You know what makes a house a home?
No, seriously. Hear me out.
I lived in Bucks County, Pennsylvania, for the first 20 years of my life, after which I lived in Philly for 5 years, D.C. for 4 years, Alexandria, Virginia, and then Annapolis, Maryland.
Now I live in Utah.
Do you know what has made or broken my experiences in each of those locales?
Growing up, my neighbors were my second family.
They still are.
In D.C., I had terrible neighbors. (In fact, one of them robbed me. Twice. Within a six month period. So, yeah. That.)
In Alexandria, same thing. Loud, impersonal, and inconsiderate.
In Annapolis, the family that lived next door to us was awesome, but everyone else in the neighborhood was terrible to each other. Lots of drama, and an overall unwelcome feeling towards everyone. (Needless to say, when we moved, our friendly neighbors quickly followed suit.)
Banding Together on Bandone
Needless to say, when we moved to Utah, it was a crapshoot.
I didn’t really care if we had good neighbors or not, since I was so desperate just to get away from the D.C. area.
When we visited the house in September 2016, no one was home next door. But, being the snooper I am, I crept up to the house and peered into the window.
And holy heck, I immediately knew I’d like this person.
Her house was decorated impeccably. (And, let’s face it – In D.C., if you even have a house, you’re ahead of the apartment-dweller game. I was not used to fellow decorators.)
I can still distinctly remember the first time I actually met my neighbor, Tauni of SnapConf. We’d pulled up to our house for the first time, and she was standing outside in her San Francisco Giants hat, watering her yard.
I decided What the heck, I’ll go say hi. Here goes nothing.
I introduced myself and we started chatting. Then she hit me with the news: “I’m thinking about painting my door pink.”
BOOM. Instant BFF, you guys. Like, I couldn’t even believe it.
That was seriously the moment I knew we’d be, in her terms, Nextie Besties.
Since then, I’ve, of course, met and become very close with my other neighbors, Cheryl, Aleisha, and Kerrie, as well.
And, you guys, I could not have asked for a better group of girls to be almost literally surrounded by.
They’re supportive, uplifting, quirky, fun, and, most importantly, they let me use their trampolines whenever I want.
I mean, come on. You can’t beat that in a neighbor!
We’ve spent hours discussing life, kids, and politics. (And not in the demeaning, shouty way; but in the eye-opening, accepting way — like it used to be.)
We’ve cheered each other on at church, and we’ve left silly videos for each other’s doorbell cameras.
We bring each other treats and baked goods, and we lend sugar and chips as needed.

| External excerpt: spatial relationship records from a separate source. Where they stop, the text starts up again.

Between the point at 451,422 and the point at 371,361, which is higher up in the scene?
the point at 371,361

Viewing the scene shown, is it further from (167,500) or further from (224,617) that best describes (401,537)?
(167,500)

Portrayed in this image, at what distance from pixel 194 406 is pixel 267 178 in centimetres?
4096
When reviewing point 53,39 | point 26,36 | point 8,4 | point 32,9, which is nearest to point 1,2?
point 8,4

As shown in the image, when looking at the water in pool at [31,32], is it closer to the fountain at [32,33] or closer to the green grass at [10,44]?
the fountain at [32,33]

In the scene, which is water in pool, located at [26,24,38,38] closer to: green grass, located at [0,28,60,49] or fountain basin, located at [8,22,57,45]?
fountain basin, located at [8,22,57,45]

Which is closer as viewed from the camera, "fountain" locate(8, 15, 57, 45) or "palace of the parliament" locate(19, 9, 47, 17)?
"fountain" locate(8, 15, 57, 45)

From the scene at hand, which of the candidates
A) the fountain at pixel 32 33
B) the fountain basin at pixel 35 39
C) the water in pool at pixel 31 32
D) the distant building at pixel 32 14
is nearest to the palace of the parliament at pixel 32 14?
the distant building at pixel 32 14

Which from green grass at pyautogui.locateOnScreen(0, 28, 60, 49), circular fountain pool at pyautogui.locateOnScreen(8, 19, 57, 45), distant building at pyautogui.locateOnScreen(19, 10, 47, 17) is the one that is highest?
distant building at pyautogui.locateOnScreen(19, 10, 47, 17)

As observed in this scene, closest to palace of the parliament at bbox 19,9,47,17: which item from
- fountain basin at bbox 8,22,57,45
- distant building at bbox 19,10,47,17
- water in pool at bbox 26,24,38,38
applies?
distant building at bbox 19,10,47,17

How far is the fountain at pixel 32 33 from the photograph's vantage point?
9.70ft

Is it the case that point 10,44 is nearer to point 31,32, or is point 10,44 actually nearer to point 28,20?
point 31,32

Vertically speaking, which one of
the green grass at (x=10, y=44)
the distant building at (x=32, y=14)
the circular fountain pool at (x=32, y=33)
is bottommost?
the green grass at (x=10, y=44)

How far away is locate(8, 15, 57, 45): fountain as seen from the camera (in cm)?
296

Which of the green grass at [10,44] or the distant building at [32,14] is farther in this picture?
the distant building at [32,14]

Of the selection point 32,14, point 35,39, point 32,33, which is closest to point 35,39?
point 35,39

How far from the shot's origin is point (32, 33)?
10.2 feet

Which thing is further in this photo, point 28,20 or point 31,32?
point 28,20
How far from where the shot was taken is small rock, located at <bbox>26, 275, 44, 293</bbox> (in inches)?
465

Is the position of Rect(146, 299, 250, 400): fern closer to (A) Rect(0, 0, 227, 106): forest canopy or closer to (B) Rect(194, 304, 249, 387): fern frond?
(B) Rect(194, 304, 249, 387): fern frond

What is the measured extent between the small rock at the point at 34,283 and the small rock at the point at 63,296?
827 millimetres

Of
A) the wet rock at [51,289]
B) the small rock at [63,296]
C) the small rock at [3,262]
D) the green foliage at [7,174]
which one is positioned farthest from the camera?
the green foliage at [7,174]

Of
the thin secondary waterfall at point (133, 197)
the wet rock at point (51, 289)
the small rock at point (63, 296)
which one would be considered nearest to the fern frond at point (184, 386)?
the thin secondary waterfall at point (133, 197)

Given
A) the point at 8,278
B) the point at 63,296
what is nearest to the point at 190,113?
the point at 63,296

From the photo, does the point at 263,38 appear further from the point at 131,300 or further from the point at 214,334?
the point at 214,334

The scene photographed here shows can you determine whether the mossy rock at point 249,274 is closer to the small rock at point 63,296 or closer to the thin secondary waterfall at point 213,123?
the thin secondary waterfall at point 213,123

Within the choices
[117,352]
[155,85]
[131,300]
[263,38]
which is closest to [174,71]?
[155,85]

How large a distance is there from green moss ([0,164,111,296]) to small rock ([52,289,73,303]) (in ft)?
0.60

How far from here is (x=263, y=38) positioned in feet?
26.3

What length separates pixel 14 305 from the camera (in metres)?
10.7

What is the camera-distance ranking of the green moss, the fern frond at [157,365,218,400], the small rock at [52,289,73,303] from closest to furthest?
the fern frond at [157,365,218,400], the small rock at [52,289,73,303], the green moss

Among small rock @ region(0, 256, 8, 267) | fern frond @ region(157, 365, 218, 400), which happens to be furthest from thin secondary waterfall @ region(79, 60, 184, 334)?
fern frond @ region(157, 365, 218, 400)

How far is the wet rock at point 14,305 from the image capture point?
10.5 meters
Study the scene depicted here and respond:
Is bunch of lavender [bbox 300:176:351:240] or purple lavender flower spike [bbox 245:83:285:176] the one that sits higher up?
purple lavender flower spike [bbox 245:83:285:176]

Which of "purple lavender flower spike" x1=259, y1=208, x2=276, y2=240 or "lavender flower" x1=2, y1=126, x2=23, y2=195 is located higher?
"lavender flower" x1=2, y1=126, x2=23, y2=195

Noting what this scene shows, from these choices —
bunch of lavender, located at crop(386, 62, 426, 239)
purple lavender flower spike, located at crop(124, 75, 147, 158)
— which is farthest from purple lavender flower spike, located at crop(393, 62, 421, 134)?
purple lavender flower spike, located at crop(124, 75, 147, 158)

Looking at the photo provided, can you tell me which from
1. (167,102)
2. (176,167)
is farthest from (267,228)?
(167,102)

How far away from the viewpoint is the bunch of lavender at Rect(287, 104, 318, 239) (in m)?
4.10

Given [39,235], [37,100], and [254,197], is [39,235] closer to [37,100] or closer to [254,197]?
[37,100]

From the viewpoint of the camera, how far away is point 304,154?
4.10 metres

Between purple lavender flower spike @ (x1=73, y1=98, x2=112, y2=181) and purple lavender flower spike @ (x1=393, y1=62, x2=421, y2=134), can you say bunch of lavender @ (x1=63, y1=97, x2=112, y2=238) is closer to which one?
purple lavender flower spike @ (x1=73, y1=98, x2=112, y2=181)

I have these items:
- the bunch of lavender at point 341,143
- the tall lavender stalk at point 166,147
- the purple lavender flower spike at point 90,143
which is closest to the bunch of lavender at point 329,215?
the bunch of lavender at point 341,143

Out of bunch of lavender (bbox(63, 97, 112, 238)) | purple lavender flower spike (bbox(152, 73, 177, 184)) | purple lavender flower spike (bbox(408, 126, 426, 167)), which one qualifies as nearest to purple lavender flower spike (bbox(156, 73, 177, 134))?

Each month we host game nights, and we celebrate birthdays and important occasions.
We meet out in the alleys for impromptu get-togethers, as well as for planned holiday festivities. (Last week, we had an all-out Halloween spook alley, and everyone brought their A games).
We comfort each other during the hard times, and we crack jokes during the harder ones still.
Our kids play together, and the men in our lives discreetly chat on the street, reluctant to show that they actually love their neighbors, too.
I’ve only lived here a year, but I can tell you that the friendships I’ve made already I will foster and cherish for the rest of my life.
This Thanksgiving season, I am truly grateful that God placed these women in my life and on my block. My world is so much happier and colorful because of them.
All for Band-one, and Band-one for All!